I have 23 Sun systems, 13 S8 or S9 systems with ipfilter 3.4.31, and 10
boxes running Solaris 10 with pfil 2.1.10 and ipfilter 4.1.13. The
S8 and S9 systems are frozen at 3.4.31 (I've had problems with later
3.x versions). The S10 boxes were a mish-mash of various pfil/ipf 4.x
releases until last week, when I got everything at 2.1.10/4.1.13.
Less critical boxes were running newer releases of pfil/ipf while more
critical boxes were running older versions.
Like I said, there is generally other evidence of hardware malfunction.
I've just noticed that Sun engineers, at least in the Solaris 9 era,
have been quick to blame ipfilter. If I have 13 machines that have
been running version 3.4.31 for months and one of them suddenly starts
falling over, then I'm less inclined to blame ipfilter than Sun engineers
are. Other evidence usually sorts out the issue.
My track record with S10 and Ipfilter 4.x is pretty spotless so far.
I have one box where ipfilter seems to interfere with Sun Update Manager;
I've been investigating that. I've had a V1280 with obvious and serious
hardware problems (hopefully fixed) caused by a power spike. It was S9,
now running S10. S10 has not yet paniced on me for any reason; ipfilter
or otherwise.
But are you uncomfortable with your Sun hanging out there in the
breeze, waiting to be poked by every hacker on the planet? I sure
am. I need the protection of ipfilter more than I need management's
blessing. I can get away with this attitude due to the local politics
and the fact that IPfilter has been rock solid for many years. If
ipfilter-using machines fell over all the time I would scrap it.

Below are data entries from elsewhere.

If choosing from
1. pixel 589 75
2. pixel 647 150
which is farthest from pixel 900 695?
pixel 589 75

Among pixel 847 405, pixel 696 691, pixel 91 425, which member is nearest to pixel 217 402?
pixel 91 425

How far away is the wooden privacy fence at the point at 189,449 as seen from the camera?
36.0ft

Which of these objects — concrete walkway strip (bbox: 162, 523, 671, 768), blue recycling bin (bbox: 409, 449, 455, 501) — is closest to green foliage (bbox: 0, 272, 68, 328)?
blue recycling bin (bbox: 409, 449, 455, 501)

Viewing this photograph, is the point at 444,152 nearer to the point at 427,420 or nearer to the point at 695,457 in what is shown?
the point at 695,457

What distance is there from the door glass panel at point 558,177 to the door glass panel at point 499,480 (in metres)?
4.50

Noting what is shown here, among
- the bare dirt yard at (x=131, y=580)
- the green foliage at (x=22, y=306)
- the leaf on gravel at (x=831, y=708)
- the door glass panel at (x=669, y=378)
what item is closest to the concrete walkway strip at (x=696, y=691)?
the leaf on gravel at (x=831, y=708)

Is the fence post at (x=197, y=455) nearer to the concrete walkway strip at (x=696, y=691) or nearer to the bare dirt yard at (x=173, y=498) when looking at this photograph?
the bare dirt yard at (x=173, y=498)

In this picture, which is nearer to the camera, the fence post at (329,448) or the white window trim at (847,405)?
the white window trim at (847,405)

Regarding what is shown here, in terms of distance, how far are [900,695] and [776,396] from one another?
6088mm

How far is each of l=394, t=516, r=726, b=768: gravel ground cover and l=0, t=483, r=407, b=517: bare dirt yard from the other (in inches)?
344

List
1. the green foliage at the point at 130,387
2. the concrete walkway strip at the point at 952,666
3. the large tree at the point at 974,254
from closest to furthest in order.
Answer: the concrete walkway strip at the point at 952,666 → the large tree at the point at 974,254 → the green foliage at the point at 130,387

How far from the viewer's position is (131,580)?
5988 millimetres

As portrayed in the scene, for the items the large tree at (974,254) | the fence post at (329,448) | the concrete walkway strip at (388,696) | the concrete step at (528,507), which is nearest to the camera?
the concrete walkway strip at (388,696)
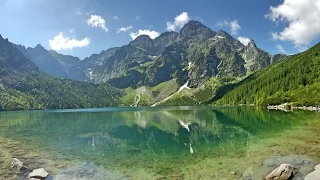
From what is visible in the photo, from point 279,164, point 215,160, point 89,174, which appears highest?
point 279,164

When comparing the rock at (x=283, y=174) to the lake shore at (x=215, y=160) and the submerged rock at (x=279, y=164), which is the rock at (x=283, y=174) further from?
the lake shore at (x=215, y=160)

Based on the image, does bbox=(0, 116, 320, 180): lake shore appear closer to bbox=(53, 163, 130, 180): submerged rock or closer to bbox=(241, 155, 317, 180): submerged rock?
bbox=(241, 155, 317, 180): submerged rock

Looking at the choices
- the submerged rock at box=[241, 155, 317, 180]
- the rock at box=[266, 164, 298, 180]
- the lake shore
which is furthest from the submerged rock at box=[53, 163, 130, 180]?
the rock at box=[266, 164, 298, 180]

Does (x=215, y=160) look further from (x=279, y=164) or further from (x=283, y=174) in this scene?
(x=283, y=174)

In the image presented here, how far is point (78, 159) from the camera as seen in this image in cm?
4225

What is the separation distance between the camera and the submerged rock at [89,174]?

Ipfilter has caused its share of panics on my systems but is generaly
stable once you have a configuration which works.
While I understand that you require the protection of ipfilter,
what is it that you need from the bleeding edge version not
offered in Solaris 10?
My reasons are more cosmic than pragmatic. I don't need any of the new
features of the latest ipf, so I probably should run Sun's version. But
if nobody uses Darren's releases then he gets no feedback or practical
evaluation of his work. He then has no incentive to improve ipfilter.
I eagerly await the June 2006 of S10, with ZFS. I have two machines
slated for installation of this release, an E220R test box running S9
now and the V1280. I may leave Sun's version of ipfilter in place
on one or both for comparison/testing. But I will continue to support
Darren's public-domain efforts by using his work.
Jeff Earickson
Colby College